═════ INFORMATION GIVEN ═════

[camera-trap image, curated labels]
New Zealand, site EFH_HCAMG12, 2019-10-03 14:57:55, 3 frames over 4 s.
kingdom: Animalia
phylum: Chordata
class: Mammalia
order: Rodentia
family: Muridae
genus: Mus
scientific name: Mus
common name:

═════

WORK INSTRUCTION:
Give the entries again exactly, every one.

RESPONSE TO THE EXERCISE:
[camera-trap image, curated labels]
New Zealand, site EFH_HCAMG12, 2019-10-03 14:57:55, 3 frames over 4 s.
kingdom: Animalia
phylum: Chordata
class: Mammalia
order: Rodentia
family: Muridae
genus: Mus
scientific name: Mus
common name:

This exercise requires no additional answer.